**DATA FOR REVIEW:**
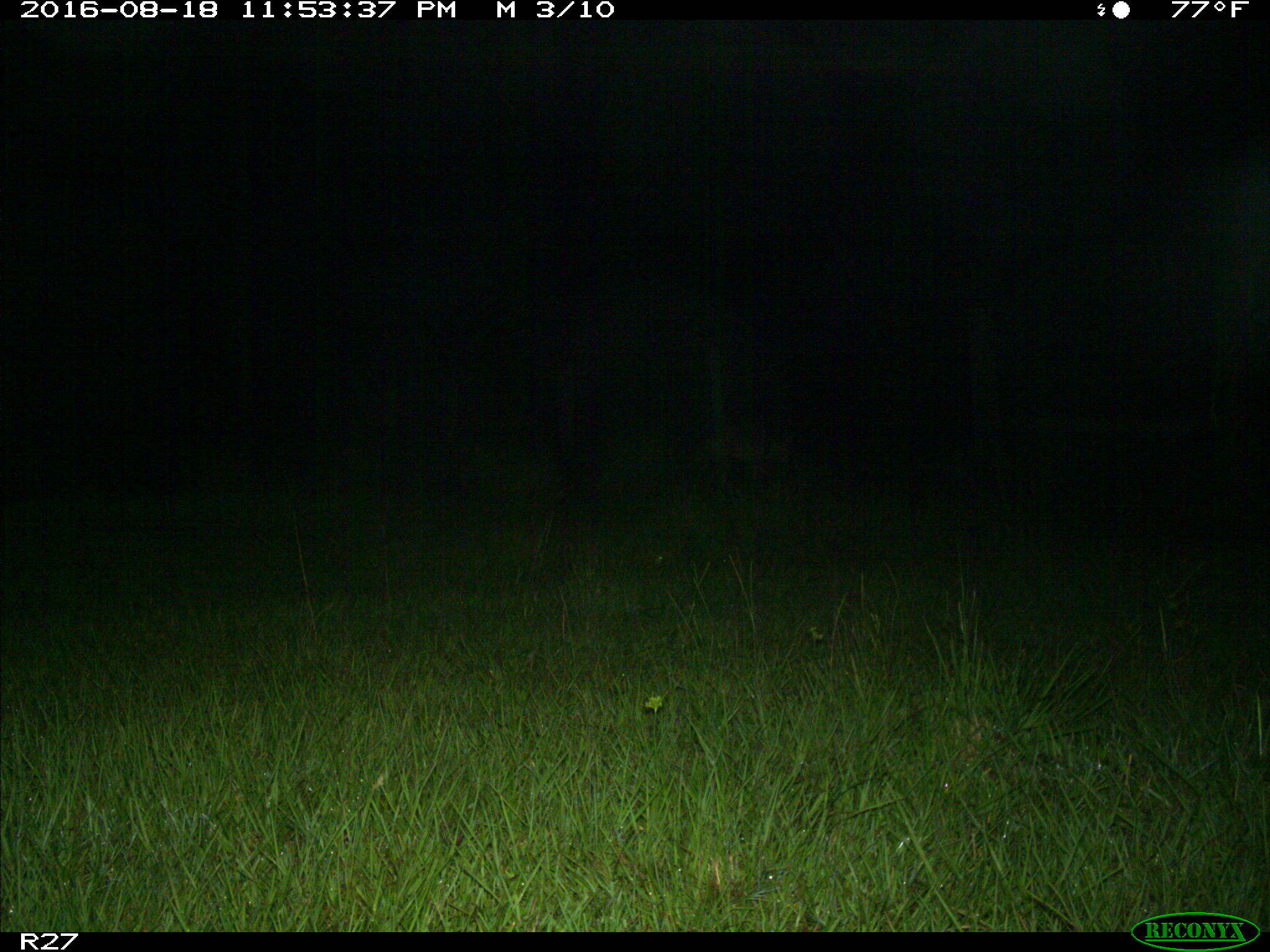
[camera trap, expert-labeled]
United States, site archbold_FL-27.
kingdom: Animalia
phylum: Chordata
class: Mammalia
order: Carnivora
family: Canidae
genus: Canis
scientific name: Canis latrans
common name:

**ASSIGNMENT:**
The output consists solely of the lines from the line that contains "kingdom: Animalia" through the final line of the data.

**SOLUTION TO THIS EXERCISE:**
kingdom: Animalia
phylum: Chordata
class: Mammalia
order: Carnivora
family: Canidae
genus: Canis
scientific name: Canis latrans
common name:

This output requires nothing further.